Отсрочка

— Больше никто не хочет? Если кому-то нужно, лучше сказать об этом во время остановки, так удобнее.

Не терпите и не стесняйтесь друг друга. Здесь нет ни мужчин, ни женщин — только больные.

Она оглядела всех строгим взглядом, но никто не отозвался. Толстый паренек поспешно схватил «утку» и сунул под одеяло. Шарль крепко стиснул руку своей подруги. Достаточно было сказать хоть вполголоса: «Я, я хочу». Медсестра наклонилась, взяла «утку» и подняла ее. Она сверкала на солнце, заполненная красивой желтоватой пенистой жидкостью. Сестра подошла к двери и наклонилась наружу; Шарль видел ее тень с поднятой рукой на перегородке, пересекающей световой прямоугольник. Она наклонила «утку», из нее вылилась тень янтарной жидкости.

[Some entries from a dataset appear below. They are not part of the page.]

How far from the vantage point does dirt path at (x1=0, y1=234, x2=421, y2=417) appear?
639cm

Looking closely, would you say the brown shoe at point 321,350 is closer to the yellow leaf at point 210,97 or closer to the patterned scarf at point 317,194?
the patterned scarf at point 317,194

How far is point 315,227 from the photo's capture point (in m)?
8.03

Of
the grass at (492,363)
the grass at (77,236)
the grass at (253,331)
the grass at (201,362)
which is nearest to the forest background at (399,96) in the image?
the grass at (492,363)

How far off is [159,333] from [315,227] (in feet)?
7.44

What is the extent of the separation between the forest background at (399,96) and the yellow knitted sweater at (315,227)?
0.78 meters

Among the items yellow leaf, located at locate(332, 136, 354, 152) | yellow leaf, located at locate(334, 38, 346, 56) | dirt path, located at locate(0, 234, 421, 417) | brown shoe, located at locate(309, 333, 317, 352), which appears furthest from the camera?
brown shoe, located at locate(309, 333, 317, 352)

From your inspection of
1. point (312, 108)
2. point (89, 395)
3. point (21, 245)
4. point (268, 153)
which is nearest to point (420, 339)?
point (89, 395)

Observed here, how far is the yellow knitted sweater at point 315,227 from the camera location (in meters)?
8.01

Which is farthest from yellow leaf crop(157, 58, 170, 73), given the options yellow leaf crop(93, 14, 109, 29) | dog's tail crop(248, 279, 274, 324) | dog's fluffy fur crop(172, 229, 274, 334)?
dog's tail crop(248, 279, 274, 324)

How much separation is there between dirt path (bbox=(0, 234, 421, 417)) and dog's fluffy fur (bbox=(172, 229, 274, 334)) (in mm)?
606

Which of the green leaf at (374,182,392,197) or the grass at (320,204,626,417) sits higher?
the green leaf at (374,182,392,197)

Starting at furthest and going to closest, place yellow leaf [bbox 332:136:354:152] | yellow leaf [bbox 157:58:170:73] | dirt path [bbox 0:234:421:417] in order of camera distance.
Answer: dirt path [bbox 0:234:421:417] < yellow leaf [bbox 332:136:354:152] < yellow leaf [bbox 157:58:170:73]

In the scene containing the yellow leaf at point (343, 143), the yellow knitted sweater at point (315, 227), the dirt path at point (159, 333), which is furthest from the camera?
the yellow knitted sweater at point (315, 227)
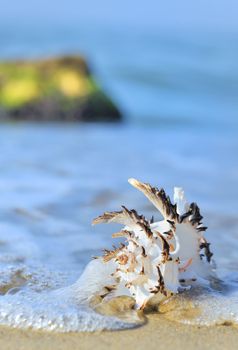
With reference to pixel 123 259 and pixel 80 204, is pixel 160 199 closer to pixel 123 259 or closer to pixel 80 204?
pixel 123 259

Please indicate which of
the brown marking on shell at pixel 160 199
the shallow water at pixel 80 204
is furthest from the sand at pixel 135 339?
the brown marking on shell at pixel 160 199

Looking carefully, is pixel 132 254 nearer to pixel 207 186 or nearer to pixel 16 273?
pixel 16 273

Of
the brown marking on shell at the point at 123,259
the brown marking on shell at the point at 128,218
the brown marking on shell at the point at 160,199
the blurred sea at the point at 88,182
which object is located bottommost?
the brown marking on shell at the point at 123,259

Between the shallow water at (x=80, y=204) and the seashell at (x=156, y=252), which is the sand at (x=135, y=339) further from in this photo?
the seashell at (x=156, y=252)

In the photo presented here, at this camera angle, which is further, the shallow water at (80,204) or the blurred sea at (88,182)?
A: the blurred sea at (88,182)

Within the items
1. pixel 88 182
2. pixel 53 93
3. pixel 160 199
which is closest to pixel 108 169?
pixel 88 182

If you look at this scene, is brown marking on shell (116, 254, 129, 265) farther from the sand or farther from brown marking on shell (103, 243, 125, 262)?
the sand
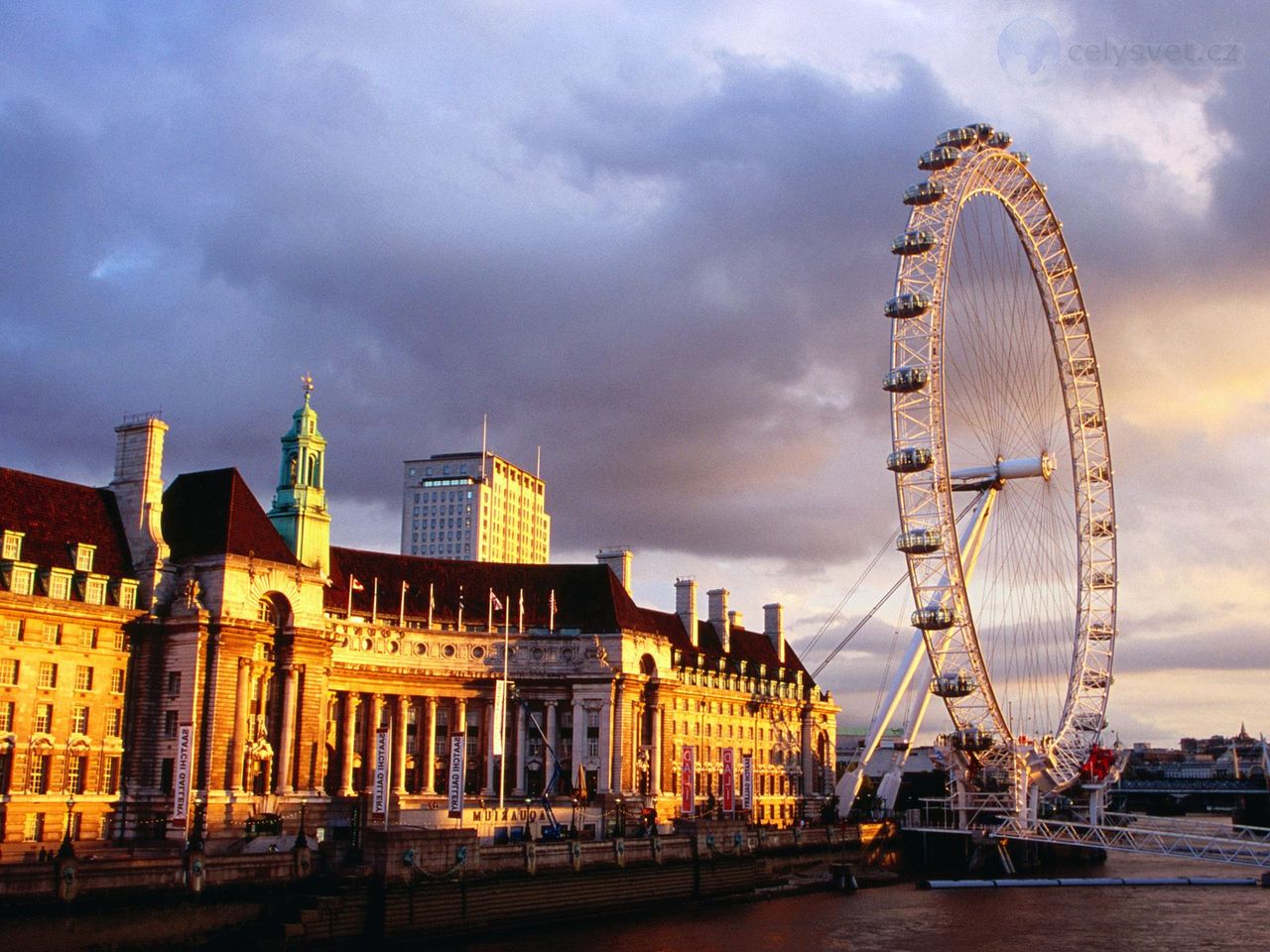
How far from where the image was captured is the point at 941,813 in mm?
121125

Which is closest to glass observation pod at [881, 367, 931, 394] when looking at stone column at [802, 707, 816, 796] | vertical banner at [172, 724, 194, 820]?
vertical banner at [172, 724, 194, 820]

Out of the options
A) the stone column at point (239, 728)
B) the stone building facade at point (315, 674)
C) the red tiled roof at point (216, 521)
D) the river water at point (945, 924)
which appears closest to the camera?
the river water at point (945, 924)

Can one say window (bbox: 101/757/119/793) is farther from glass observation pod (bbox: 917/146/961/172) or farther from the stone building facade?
glass observation pod (bbox: 917/146/961/172)

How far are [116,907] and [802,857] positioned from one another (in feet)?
186

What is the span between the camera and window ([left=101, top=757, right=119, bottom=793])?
75.0m

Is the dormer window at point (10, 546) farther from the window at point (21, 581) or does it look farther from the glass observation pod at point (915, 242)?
the glass observation pod at point (915, 242)

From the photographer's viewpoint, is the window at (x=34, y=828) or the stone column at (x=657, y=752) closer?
the window at (x=34, y=828)

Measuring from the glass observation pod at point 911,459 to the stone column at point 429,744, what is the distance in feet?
131

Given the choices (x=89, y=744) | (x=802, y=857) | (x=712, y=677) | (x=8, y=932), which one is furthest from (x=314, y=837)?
(x=712, y=677)

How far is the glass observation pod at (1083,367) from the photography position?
100625mm

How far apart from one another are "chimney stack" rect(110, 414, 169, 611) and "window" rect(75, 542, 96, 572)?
3419mm

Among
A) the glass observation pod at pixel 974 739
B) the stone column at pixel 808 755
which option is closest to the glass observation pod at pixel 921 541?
the glass observation pod at pixel 974 739

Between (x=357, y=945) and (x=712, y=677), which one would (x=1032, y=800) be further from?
(x=357, y=945)

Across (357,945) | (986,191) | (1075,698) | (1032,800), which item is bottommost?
(357,945)
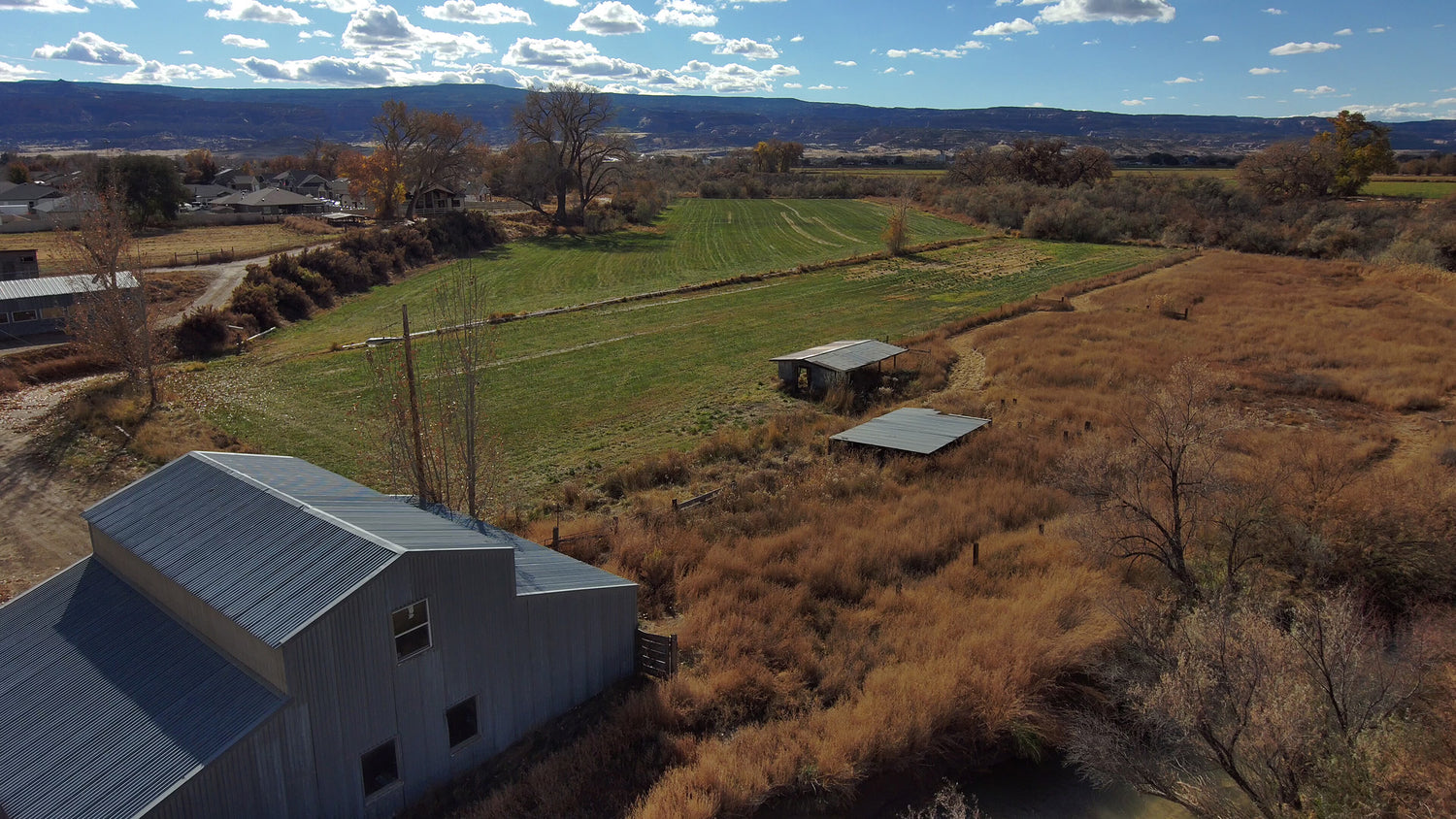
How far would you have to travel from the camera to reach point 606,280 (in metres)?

— Мадам!.. — послышался слабый голос.

— Ага! — сказала она. — Вы тоже решились. Иду.

Они капитулируют один за другим. Женщины будут терпеть дольше мужчин. Они засмердят своих соседок, как они после этого будут с ними разговаривать? «Негодяи», — подумал Шарль. На уровне пола поднялась возня; сконфуженные шелестящие призывы слышались изо всех углов. Шарль различил женские голоса.

— Терпение, — сказала сестра. — Ждите своей очереди.

«Здесь только больные». Они считают, что им все дозволено, потому что они больные. Ни мужчины, ни женщины: больные. Он мучился, но гордился своей мукой: я не сдамся, все-таки я мужчина. Сестра ходила от одного к другому; ее туфли поскрипывали по полу, и время от времени слышалось шуршание бумаги. Пресный и теплый запах наполнил вагон. «Я не сдамся», — думал он, корчась от боли.

— Мадам!.. — произнес нежный голос.

Он подумал, что ослышался, но стыдливый и певучий голос повторил:

— Мадам! Мадам! Сюда.

— Иду, — сказала сестра.

Теплая и худая рука скрючилась в его руке, потом выскользнула. Он услышал скрип туфель: сестра стояла над ними, суровая и огромная, как архангел.

— Отвернитесь, пожалуйста, — пролепетал умоляющий голос. А потом еще раз: — Отвернитесь.

Он отвернулся, ему хотелось заткнуть нос и уши. Сестра наклонилась — огромный косяк черных птиц, — затемняя его зеркальце. Он больше ничего не увидел. «Она — больная», — подумал он. Она, должно быть, откинула мех: на мгновение душный аромат покрыл все, а затем мало-помалу пробился едкий сильный запах, он забил ему ноздри. Она — больная; прекрасная гладкая кожа была натянута на жидких позвонках, на гноящихся кишках. Он колебался, раздираемый отвращением и звериным желанием. А потом, вдруг, он закрылся, его внутренности сжались, как кулак, он больше не чувствовал своего тела. Она — больная. Все его желания, все его влечения стерлись, он почувствовал себя сухим и чистым, как будто вновь обрел здоровье. Больная. «Она сопротивлялась, сколько могла», — с любовью подумал он. Зашуршала бумага, сестра выпрямилась, уже многие звали ее из другого конца вагона. Он ее не позовет; он парил над ними в нескольких пядях от пола. Он не вещь; он не был грудным младенцем. «Она больше не смогла противиться», — подумал он с такой нежностью, что глаза его наполнились слезами. Она больше не говорила, она не смела обратиться к нему, ей было стыдно. «Я буду ее защищать», — с любовью подумал он. Стоя. Стоя, склонившись над ней, созерцая ее нежное растерянное лицо. Она тяжело дышала в темноте. Он протянул руку и на ощупь провел по меху. Молодое тело напряглось, но Шарль встретил руку и завладел ею. Рука сопротивлялась, он привлек ее к себе, он сжимал ее изо всех сил. Больная. Он был здесь, сухой и твердый, освобожденный; он будет ее защищать.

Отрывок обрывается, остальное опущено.